Text for analysis:
┌──

What Do Baby Hiccups Feel Like in the Womb?

Baby hiccups in the womb feel like a small, rhythmic pulsing or twitching from one spot in your belly. Unlike kicks or rolls, which feel more random and can come from different directions, hiccups have a steady, repetitive beat, almost like a tiny muscle spasm happening over and over at regular intervals. Most women start noticing them around 21 to 24 weeks of pregnancy.

The Sensation Compared to Kicks

The easiest way to identify fetal hiccups is their rhythm. Kicks tend to be single, sharp movements that come from different parts of your belly as your baby shifts position. You might feel a kick near your ribs, then a push against your side. Hiccups are different: they come from one fixed spot, repeat at even intervals, and have a lighter, more consistent quality. Many women describe them as jerky little motions, a gentle popping, or a rhythmic twitch.

If you’re sitting still and notice a steady pulse coming from one area of your belly, that’s almost certainly hiccups. You might even see them from the outside as small, regular jumps on the surface of your skin. They don’t change location the way kicks do, and repositioning yourself won’t stop them. They just keep going at their own pace until they stop on their own.

When You’ll First Feel Them

Most women notice fetal hiccups somewhere between 21 and 24 weeks, though some don’t pick up on them until the sixth month or later. Earlier in pregnancy, when the baby is smaller, the sensation can be so subtle it’s easy to miss or mistake for a muscle twitch in your own body. As the baby grows, hiccups become more distinct and easier to recognize. By the third trimester, they’re often unmistakable.

└──

Study questions:
- A) Return the passage on fetal hiccups word for word, starting at "If you’re sitting" and ending at "on their own.".
- B) In the passage on fetal hiccups, what are all the ways many women describe the hiccups?
The data after the passage on fetal hiccups isn't needed.

Record excerpts:

┌──

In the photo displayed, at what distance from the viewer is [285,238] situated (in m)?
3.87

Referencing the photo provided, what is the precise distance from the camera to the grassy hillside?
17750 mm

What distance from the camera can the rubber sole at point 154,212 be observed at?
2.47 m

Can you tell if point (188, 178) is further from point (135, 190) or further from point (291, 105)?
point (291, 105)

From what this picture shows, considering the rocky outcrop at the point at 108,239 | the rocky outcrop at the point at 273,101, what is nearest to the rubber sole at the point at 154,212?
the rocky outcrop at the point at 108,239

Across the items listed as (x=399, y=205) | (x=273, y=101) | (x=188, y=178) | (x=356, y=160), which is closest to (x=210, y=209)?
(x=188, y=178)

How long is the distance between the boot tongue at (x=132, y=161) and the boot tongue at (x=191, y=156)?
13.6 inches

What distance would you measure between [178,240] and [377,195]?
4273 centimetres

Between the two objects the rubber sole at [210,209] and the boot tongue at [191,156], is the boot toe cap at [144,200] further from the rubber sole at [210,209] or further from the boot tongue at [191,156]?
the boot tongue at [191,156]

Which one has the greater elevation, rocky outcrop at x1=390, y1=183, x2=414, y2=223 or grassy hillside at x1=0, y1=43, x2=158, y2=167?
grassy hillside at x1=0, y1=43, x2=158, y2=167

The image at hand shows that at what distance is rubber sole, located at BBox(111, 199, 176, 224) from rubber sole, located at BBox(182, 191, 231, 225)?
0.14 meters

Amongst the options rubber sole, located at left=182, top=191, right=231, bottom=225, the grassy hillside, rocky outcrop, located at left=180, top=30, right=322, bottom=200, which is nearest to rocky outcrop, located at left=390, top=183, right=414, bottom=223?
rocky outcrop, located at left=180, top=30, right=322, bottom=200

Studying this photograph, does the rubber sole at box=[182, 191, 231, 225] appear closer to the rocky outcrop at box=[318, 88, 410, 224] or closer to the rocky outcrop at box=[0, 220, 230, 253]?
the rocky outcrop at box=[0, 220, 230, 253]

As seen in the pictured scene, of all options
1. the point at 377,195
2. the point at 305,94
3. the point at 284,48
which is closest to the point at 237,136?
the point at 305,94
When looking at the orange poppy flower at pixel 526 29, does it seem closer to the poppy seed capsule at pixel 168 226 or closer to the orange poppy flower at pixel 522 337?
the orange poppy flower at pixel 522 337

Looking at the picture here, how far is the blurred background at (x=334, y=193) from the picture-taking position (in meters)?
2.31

└──

Exercise results:
- A)
If you’re sitting still and notice a steady pulse coming from one area of your belly, that’s almost certainly hiccups. You might even see them from the outside as small, regular jumps on the surface of your skin. They don’t change location the way kicks do, and repositioning yourself won’t stop them. They just keep going at their own pace until they stop on their own.

- B)
- jerky little motions
- a gentle popping
- a rhythmic twitch